To improve upon these limitations, the authors employ the proton‑neutron quasiparticle random‑phase approximation (pn‑QRPA). Single‑particle energies and wave functions are generated with the Nilsson model, incorporating nuclear deformation. The residual interactions are treated in both particle‑hole (ph) and particle‑particle (pp) channels, with coupling constants χ = 0.001 MeV and κ = 0.05 MeV for 24Mg. A large model space (7 ħω) is used, covering 136 excited states of 24Mg up to ~40 MeV and, for each parent state, 100 daughter states in 24Na. Experimental level information is substituted whenever the calculated excitation energy lies within 0.5 MeV of a known level; missing states are added, and mirror/inverse transitions are accounted for. A standard quenching factor of 0.77 is applied to the GT matrix elements.
The resulting GT strength distribution shows a prominent peak at 0.97 MeV in the daughter nucleus, consistent with (p,n), (d,²He) and (³He,t) measurements. The total B(GT) summed up to 7 MeV is 2.65, lying between the shell‑model value (≈ 2.1) and the experimentally extracted value (≈ 1.36). The Ikeda sum rule is satisfied, confirming the internal consistency of the calculation.
Electron‑capture rates λₑ are computed using the standard β‑decay formalism λ = (ln 2) · f · B(GT)/ft, where the phase‑space integral f₍ᵢⱼ₎ is evaluated for each transition at the relevant temperature and density. At low densities (ρ ≤ 10⁷ g cm⁻³) and temperatures (T ≤ 10⁸ K) the QRPA rates agree well with shell‑model results. However, as the core contracts to ρ ≈ 10¹¹ g cm⁻³, the QRPA rates become significantly larger—by factors of 3.7 to 4 at T ≈ 10⁹ K—because the total GT strength in the QRPA calculation exceeds that of the shell model. This enhancement is independent of the detailed distribution of strength; at such high electron Fermi energies the capture rate is governed primarily by the integrated GT strength. The authors also note that they do not invoke Brink’s hypothesis, which is often used in large‑scale shell‑model rate tables, thereby preserving the temperature dependence of the strength distribution.
When compared with the classic F²N rates, the QRPA rates are higher in the low‑density regime (where F²N’s fixed log ft = 5.0 underestimates the strength) and comparable or modestly higher at the highest densities, again reflecting the larger total GT strength.

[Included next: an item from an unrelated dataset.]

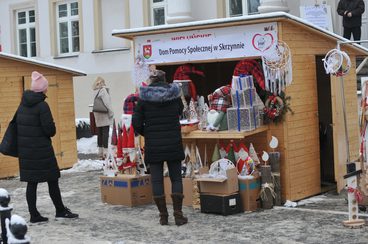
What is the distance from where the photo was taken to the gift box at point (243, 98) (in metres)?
8.12

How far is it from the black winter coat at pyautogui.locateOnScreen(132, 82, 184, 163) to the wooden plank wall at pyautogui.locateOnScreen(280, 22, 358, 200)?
1583mm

Astrophysically, the enhanced electron‑capture rates imply a more rapid reduction of the electron fraction Yₑ and a lower entropy in the O+Ne+Mg core during the final stages of stellar evolution. Recent simulations (e.g., Kitaura et al. 2006) that employed the older Takahara/Oda shell‑model rates found only delayed explosions, partly because the reduced capture slowed the collapse and kept the shock radius large. Incorporating the QRPA rates could lead to a smaller Yₑ, a more compact core, and potentially a stronger bounce shock, thereby affecting the likelihood of prompt versus delayed explosions. Moreover, the altered Yₑ and entropy trajectories would influence nucleosynthesis pathways, including low‑entropy r‑process scenarios that have been proposed for such progenitors.

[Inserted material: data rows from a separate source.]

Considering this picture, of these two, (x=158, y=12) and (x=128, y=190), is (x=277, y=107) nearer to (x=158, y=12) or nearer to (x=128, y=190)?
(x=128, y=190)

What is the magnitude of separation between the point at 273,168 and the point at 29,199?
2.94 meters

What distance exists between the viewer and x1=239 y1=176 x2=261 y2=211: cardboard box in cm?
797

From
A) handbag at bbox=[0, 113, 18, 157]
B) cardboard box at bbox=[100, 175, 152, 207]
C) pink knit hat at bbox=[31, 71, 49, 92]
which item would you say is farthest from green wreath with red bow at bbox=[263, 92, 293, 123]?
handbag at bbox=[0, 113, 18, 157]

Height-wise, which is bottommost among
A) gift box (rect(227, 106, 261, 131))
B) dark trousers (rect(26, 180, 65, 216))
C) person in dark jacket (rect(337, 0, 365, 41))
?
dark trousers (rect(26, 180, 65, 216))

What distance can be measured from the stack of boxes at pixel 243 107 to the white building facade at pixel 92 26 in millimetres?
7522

In summary, the paper provides a comprehensive QRPA‑based calculation of GT strength and electron‑capture rates for 24Mg, demonstrates significant differences from previous shell‑model and F²N rates at supernova‑relevant conditions, and highlights the importance of updating weak‑interaction rate libraries in stellar evolution and core‑collapse supernova models.